_Text shown_
Figure 1. Data summary of GmLUX ChIP-seq data. (A) A circos digram showing the genomic distribution of GmLUX ChIPed peaks in the soybean genome. The red outer circle indicates the GmLUX associated genes, while the blue inner circles (two biological replicates) indicate the GmLUX enriched peaks. The yellow links indicate the homoeologous gene pairs targeted by GmLUX. (B) The GmLUX enriched profiles which have been normalized to input controls. Rep1 and Rep2 indicate two biological replicates. TSS, transcription start site; TES, transcription end site. (C) Number of GmLUX enriched peaks in each chromosome. (D) The distance from GmLUX binding sites to transcription start site (TSS) of their nearest associated gene. (E) Genomic distribution of GmLUX enriched peaks in soybean genome. Ex, exon; Pr, Promoter; DI, Distal intergenic region; Do, Downstream region; In, Intron. (F) Gene ontology (GO) enrichment analysis of the genes associated with GmLUX enriched peaks.
2.2 Construction of a putative GmLUX regulatory network
To further narrow down the potential genes directly targeted by GmLUX and constructed a GmLUX regulatory network, a comprehensive integration of GmLUX ChIP-seq, co-expression and motif scanning data was conducted, resulting in the identification of 33 key genes (Figures 2A, B; Supplementary Table S4). These genes, harboring a GmLUX binding motif in their promoters, were found to be co-expressed with GmLUX and associated with GmLUX enriched peaks, such as Glyma.20G237200 and Glyma.17G230500 (Figures 2C, D). Subsequently, these genes were then used to construct a putative GmLUX regulatory network with GmLUX as the central hub (Figure 2B). In addition, flower related genes (Supplementary Table S2) were identified in this network, such as DOF (Glyma.13G062500), AP2/ERF (Glyma.02G261700), CO-like (Glyma.10G274300) and DnaJ (Glyma.08G220000) (Figure 2B), which were reported to have potential roles in regulating flower and served as potential candidate genes for further investigation.

Saved entries:

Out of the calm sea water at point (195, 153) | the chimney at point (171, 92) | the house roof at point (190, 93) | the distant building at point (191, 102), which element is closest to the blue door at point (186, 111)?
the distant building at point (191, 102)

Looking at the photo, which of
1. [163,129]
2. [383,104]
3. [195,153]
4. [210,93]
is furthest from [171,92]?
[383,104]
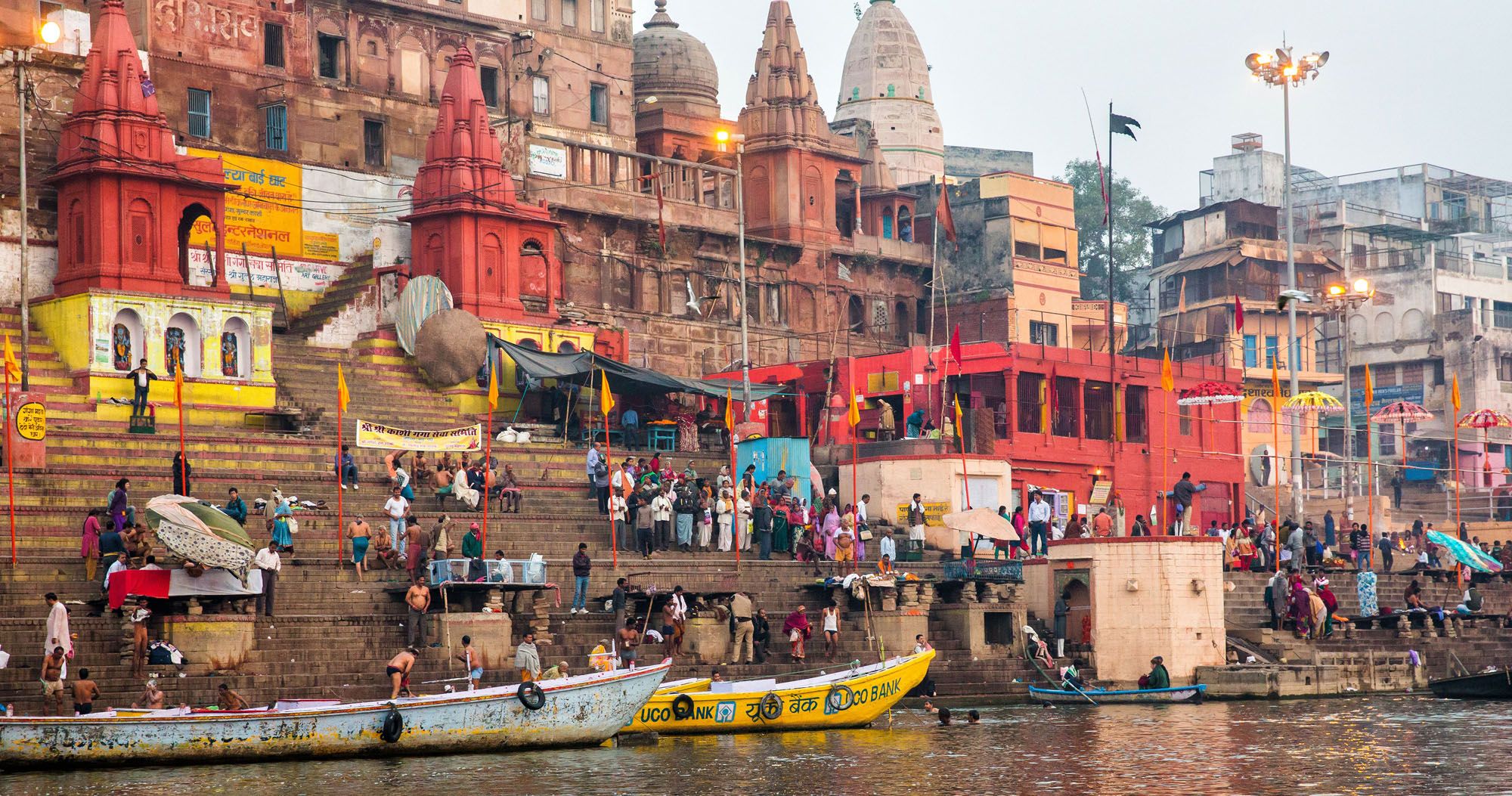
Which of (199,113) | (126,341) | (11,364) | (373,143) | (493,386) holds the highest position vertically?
(199,113)

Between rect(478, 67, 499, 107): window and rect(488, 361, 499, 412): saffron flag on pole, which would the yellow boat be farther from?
rect(478, 67, 499, 107): window

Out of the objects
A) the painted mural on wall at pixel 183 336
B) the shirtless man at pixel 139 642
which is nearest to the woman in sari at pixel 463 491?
the painted mural on wall at pixel 183 336

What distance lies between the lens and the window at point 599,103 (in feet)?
181

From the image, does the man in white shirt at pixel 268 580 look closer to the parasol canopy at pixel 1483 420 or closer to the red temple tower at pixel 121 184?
the red temple tower at pixel 121 184

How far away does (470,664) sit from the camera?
27484 millimetres

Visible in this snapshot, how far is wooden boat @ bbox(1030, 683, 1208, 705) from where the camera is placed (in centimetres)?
3322

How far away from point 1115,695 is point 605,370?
13.2 metres

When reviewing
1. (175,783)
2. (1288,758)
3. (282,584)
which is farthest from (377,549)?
(1288,758)

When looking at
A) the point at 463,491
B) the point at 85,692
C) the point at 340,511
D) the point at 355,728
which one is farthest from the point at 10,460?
the point at 355,728

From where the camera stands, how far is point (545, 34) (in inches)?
2151

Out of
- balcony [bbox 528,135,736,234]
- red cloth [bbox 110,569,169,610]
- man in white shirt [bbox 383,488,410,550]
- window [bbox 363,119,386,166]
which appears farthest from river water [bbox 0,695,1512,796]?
window [bbox 363,119,386,166]

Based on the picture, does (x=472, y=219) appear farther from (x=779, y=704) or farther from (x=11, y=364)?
(x=779, y=704)

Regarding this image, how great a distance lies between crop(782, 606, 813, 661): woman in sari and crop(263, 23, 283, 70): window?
2278 cm

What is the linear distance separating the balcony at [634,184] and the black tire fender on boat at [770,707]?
79.2 ft
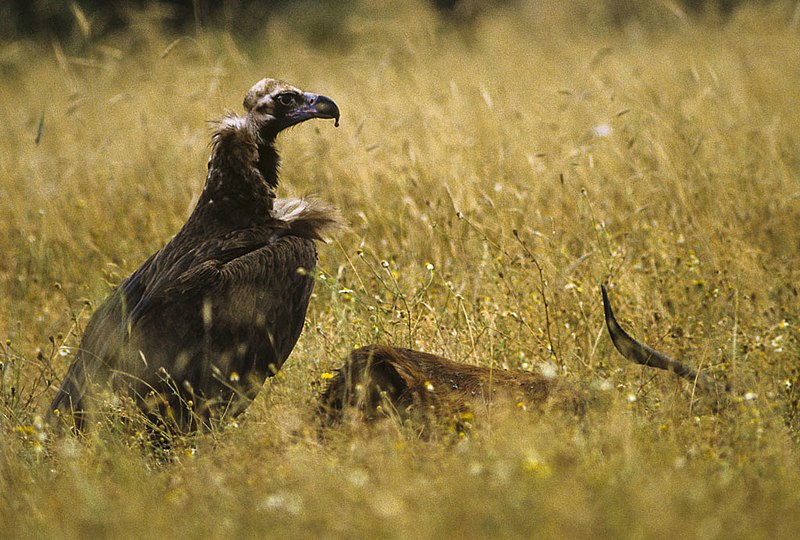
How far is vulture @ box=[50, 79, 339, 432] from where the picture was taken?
3.83 metres

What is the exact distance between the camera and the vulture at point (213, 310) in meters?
3.83

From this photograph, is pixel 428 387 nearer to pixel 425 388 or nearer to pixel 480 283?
pixel 425 388

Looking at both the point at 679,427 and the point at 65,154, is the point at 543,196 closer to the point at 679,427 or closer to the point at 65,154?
the point at 679,427

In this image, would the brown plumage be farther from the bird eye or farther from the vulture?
the bird eye

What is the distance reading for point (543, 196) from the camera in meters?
6.11

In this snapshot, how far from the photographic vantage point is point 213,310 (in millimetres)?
3852

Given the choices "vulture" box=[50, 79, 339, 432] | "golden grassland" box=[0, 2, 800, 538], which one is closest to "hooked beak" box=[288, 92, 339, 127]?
"vulture" box=[50, 79, 339, 432]

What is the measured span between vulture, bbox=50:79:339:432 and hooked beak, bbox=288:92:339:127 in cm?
23

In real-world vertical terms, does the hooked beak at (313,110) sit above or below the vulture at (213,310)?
above

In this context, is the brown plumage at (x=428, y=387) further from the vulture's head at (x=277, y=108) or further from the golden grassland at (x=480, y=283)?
the vulture's head at (x=277, y=108)

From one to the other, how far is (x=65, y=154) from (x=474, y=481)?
6.82m

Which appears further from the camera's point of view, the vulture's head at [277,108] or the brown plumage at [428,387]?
the vulture's head at [277,108]

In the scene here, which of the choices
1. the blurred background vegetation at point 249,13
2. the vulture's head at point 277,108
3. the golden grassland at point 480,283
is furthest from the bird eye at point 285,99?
the blurred background vegetation at point 249,13

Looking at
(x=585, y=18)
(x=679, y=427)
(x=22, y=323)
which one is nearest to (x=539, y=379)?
(x=679, y=427)
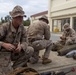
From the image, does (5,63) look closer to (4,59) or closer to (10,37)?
(4,59)

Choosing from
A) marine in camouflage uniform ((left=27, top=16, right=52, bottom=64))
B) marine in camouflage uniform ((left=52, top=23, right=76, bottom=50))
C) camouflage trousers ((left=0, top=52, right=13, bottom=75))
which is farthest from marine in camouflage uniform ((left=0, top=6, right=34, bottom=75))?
marine in camouflage uniform ((left=52, top=23, right=76, bottom=50))

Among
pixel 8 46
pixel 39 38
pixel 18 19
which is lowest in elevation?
pixel 39 38

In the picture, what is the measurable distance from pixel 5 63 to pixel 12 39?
42 cm

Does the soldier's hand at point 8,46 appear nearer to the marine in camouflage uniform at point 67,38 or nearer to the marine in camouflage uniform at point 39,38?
the marine in camouflage uniform at point 39,38

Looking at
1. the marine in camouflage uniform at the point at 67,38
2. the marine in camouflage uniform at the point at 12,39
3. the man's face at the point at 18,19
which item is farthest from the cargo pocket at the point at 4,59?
the marine in camouflage uniform at the point at 67,38

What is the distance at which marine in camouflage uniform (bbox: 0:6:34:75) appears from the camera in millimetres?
3643

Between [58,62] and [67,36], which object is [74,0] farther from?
[58,62]

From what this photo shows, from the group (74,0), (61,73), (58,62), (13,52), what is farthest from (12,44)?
(74,0)

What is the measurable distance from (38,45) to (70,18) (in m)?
26.3

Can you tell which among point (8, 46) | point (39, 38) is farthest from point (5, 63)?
point (39, 38)

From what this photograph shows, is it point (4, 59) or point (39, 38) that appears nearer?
point (4, 59)

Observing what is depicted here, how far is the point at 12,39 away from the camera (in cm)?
389

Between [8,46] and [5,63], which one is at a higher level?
[8,46]

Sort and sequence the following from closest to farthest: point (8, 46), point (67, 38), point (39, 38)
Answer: point (8, 46)
point (39, 38)
point (67, 38)
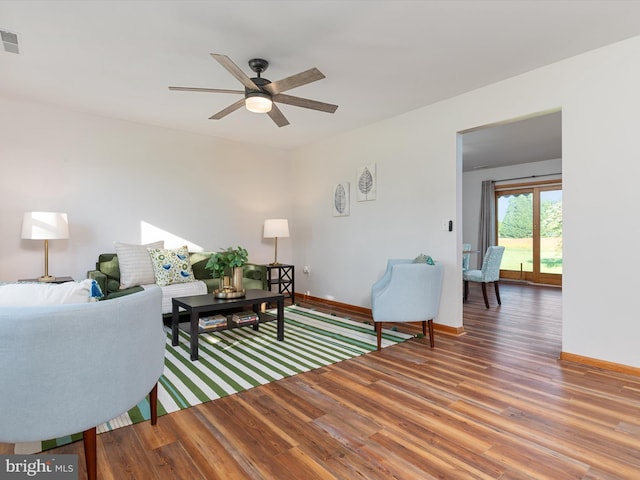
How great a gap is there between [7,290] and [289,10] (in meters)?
2.15

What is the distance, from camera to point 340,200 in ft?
16.8

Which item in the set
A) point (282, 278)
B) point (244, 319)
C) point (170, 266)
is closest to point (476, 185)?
point (282, 278)

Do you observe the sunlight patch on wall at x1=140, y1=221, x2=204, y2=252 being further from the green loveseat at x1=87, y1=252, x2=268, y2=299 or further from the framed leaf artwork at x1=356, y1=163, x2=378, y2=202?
the framed leaf artwork at x1=356, y1=163, x2=378, y2=202

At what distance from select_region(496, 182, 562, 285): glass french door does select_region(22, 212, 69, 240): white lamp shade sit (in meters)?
8.08

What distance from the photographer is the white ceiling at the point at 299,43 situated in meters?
2.24

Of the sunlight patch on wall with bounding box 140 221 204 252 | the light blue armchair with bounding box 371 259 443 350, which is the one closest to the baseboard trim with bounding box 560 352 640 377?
the light blue armchair with bounding box 371 259 443 350

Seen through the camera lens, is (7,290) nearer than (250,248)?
Yes

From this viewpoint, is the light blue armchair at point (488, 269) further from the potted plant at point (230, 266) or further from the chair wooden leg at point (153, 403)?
the chair wooden leg at point (153, 403)

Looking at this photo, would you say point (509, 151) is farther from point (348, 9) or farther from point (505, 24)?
point (348, 9)

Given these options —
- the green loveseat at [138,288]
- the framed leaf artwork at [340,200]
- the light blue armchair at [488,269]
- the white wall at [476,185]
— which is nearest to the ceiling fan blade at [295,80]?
the green loveseat at [138,288]

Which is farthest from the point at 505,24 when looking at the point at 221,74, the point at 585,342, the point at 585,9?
the point at 585,342

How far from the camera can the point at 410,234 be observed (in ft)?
13.8

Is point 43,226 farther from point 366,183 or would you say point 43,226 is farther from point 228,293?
point 366,183

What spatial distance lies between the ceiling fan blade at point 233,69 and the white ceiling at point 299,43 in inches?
13.4
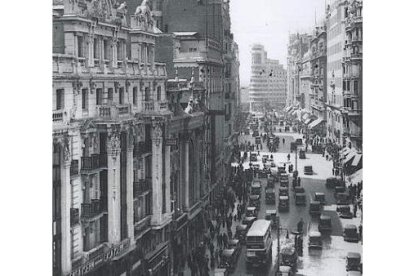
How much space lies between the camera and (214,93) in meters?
17.3

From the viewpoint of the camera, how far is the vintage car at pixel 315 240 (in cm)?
1559

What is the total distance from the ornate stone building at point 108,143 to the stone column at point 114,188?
24 mm

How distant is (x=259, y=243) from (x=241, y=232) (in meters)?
0.88

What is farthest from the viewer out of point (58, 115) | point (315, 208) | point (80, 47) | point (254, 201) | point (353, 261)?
point (254, 201)

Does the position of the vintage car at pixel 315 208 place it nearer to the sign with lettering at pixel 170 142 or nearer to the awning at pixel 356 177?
the awning at pixel 356 177

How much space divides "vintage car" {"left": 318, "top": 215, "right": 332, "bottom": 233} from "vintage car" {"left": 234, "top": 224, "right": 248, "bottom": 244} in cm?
192

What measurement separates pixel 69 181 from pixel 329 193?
6.48m

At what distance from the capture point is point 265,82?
1681cm

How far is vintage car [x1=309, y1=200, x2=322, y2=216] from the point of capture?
16.3 m

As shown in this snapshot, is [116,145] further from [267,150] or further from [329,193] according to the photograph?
[329,193]

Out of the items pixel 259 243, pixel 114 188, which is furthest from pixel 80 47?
pixel 259 243

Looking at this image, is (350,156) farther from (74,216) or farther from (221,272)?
(74,216)

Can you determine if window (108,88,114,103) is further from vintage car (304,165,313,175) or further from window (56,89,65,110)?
vintage car (304,165,313,175)

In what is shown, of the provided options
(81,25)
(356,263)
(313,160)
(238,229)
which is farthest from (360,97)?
(81,25)
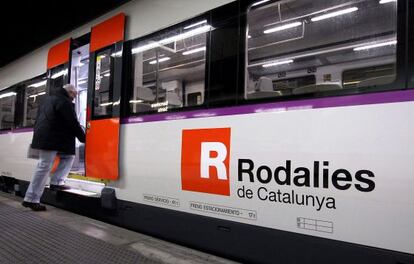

_Required action 1_
According to the GmLUX text, how many key genes were found by combining the ChIP-seq, co-expression and motif scanning data?
_Required action 2_
Write the next part of the GmLUX text, picking up after its final sentence.

_Answer 1_
33 key genes.

_Answer 2_
Figure 2. Putative network mediated by the GmLUX transcription factor. (A) Venn diagram showing the number of genes shared in the GmLUX targeted genes, GmLUX expression-correlated genes and genes harboring GmLUX binding motifs. (B) Construction of a proposed GmLUX regulatory network using the 33 shared genes in (2A). Four key TFs, including DOF, AP2/ERF, CO-like and DnaJ, are marked in red text. (C) Two examples of GmLUX co-expressed genes, Glyma.20G237200 and Glyma.17G230500. FPKM: fragments per kilobase of exon model per million mapped fragments. FL, flower; Co, cotyledon; Hy, hypocotyl; Po, pod; Le, leaf; Ro, root; Se, seed; Lb, leafbud; Fb, flower bud. (D) IGV screenshot showing two GmLUX targeted genes, Glyma.20G237200 and Glyma.17G230500. Glyma.20G237200 is a dormancy/auxin associated gene, and Glyma.17G230500 is a metallothionein like gene.
2.3 The epigenetic features of GmLUX binding peaks
The epigenetic states of chromatin are usually closely associated with TF binding sites, serving as an additional layer of gene regulation (Cuellar-Partida et al., 2012). Hence, three histone modifications were generated by ChIP-seq, including H3K9ac, H3K27ac and H3K4me1; moreover, ChIP-seq data for four additional histone modifications (H3K27me3, H3K4me3, H4K12ac and H3K14ac) were downloaded, along with ATAC-seq data, to comprehensively understand the epigenetic states around GmLUX binding peaks (Figure 3A; Supplementary Figures S2, S3). As shown in Figure 3A, a strong enrichment of ATAC-seq, H3K4me3 and H4K12ac was observed at the center of GmLUX binding peaks, accompanied by a relatively weaker signal of H3K27ac, H3K14ac and H3K9ac, while little enrichment of H3K27me3 and H3K4me1 signals was observed at these regions. Consistent with these observations, we identified over 2,000 GmLUX binding peaks with ATAC-seq, H3K4me3 and H4K12ac modifications, and a few of peaks with H3K27me3 and H3K4me1 modifications (Figure 3B). Since H3K27me3 modification is a repressive mark, in contrast to the remaining active epigenetic marks, a significant difference was observed between the expression of H3K27me3-modified GmLUX binding peaks associated genes and those genes with other epigenetic mark modified peaks (Figure 3C). These observations indicated that GmLUX binding peaks associated with the active epigenetic marks (e.g. ATAC, H3K4me3 and H4K12ac) (Supplementary Figure S5) to regulate downstream gene expression.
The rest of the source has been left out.